Britain is suffering from a sugar addiction that will require a revolution to break, the public health minister warned last night. The Daily Mail reports that Nicola Blackwood, who is in charge of the government's childhood obesity strategy, said British children's consumption of sugary food and soft drinks is among the highest in Europe.


Teachers in two UK schools are trialling the sure of body cameras in class because they are "fed up with low-level background disorder", a criminal justice academic has revealed. The Guardian reports that Tom Ellis, principal lecturer at the Institute of Criminal Justice Studies at the University of Portsmouth, said all classroom teachers at the two state secondary schools are being given the option of the cameras to film "when necessary". The two schools are not being named so as not to interfere with the trial.
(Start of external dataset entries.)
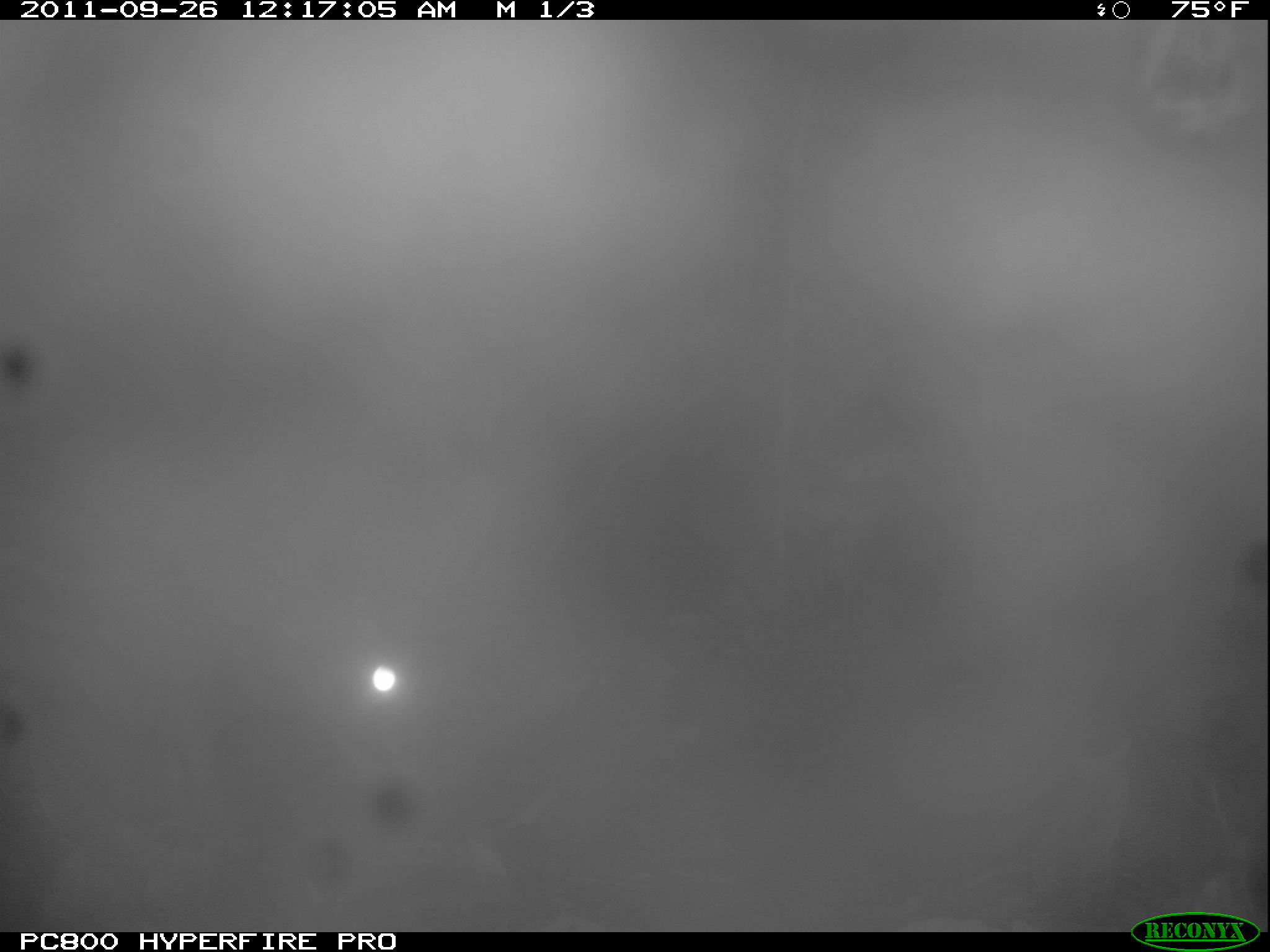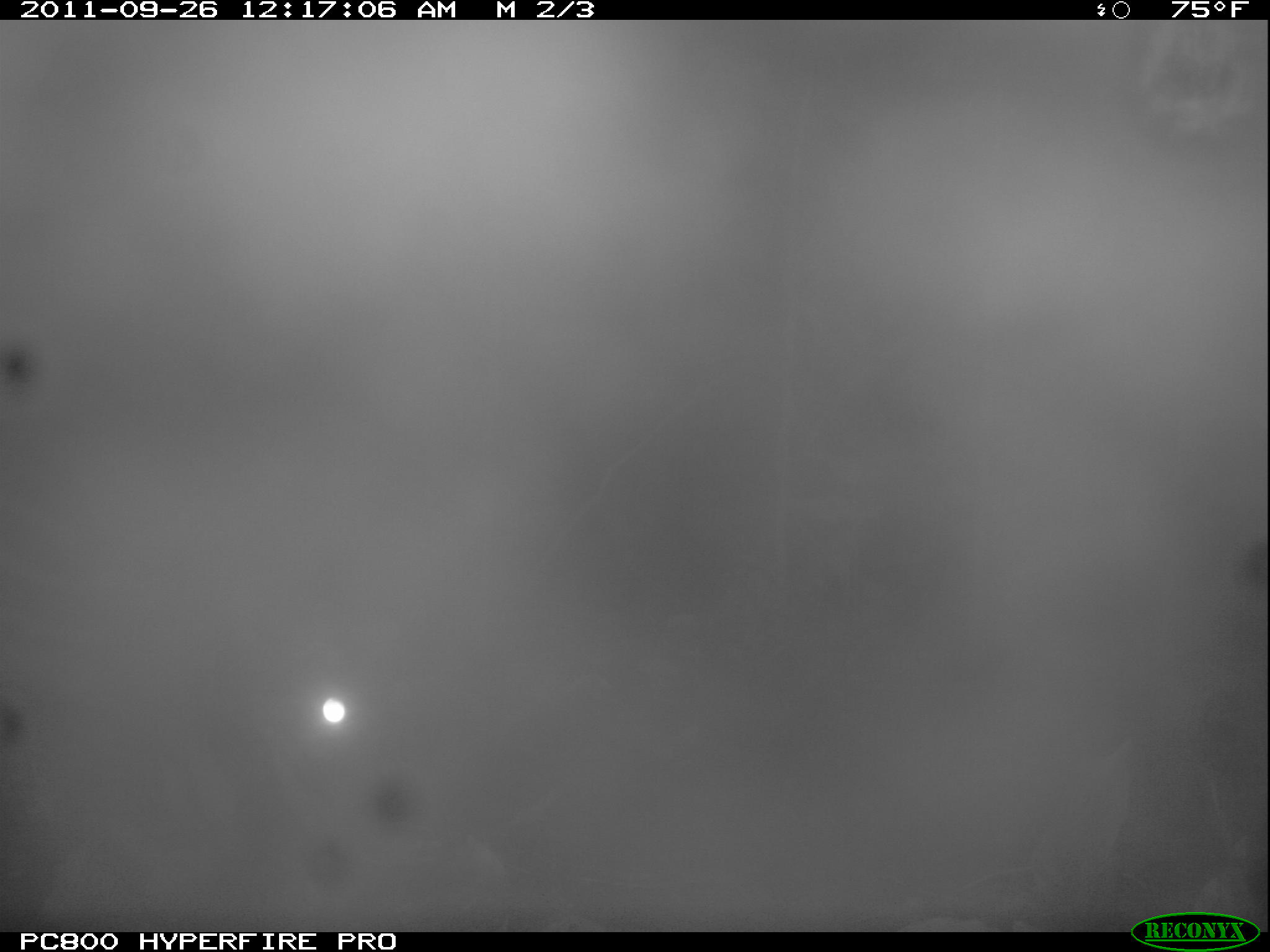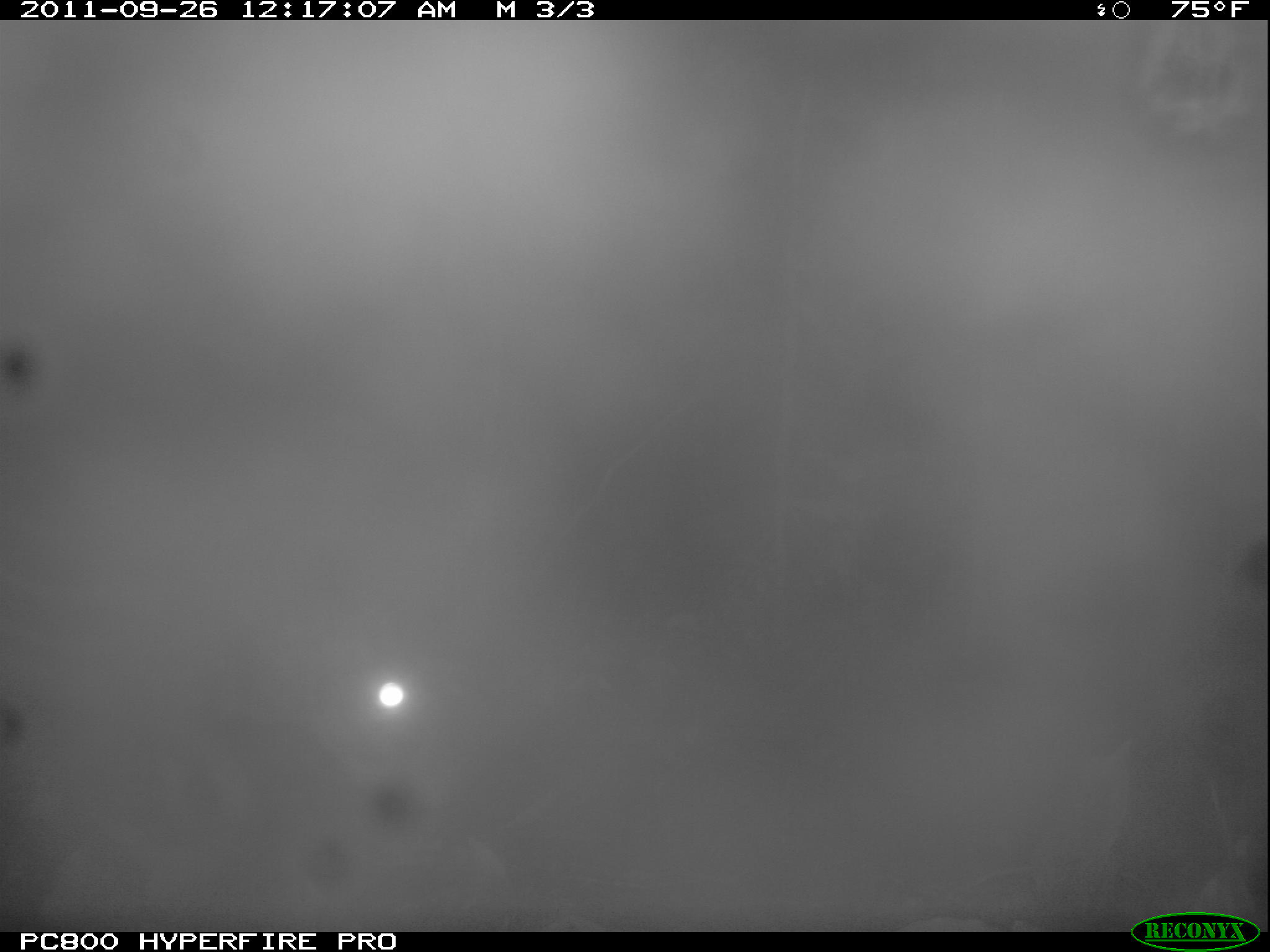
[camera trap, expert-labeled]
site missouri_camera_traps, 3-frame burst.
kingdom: Animalia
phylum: Chordata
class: Mammalia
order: Rodentia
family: Cuniculidae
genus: Cuniculus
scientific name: Cuniculus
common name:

Surrey County Council has backed away at the last moment from a controversial plan to poll voters on a 15 per cent rise in council tax, mainly to pay for social care. The Guardian reports that the council has now said it will seek a rise of 4.99 per cent, which will not need public approval, but will require the local authority to make £93m in cuts during the 2017/18 financial year.


A proposal to make lifesaving skills compulsory in the school curriculum will be debated by members of the Welsh Assembly today. The BBC reports that Conservative assembly member Suzy Davies is also calling for defibrillators and first aid material to be made publicly available in more locations. The Welsh Government said school pupils already learn "emergency aid procedures" in personal and social education lessons.


Scotland's children's commissioner has called for Scottish professional football clubs to be subjected to external regulation by the Scottish government. The Herald Scotland reports that, giving evidence to the parliament's health and sport committee, which is looking at child protection in sport, Tam Baillie said it is in the vested interests of clubs to have "complete control" of children.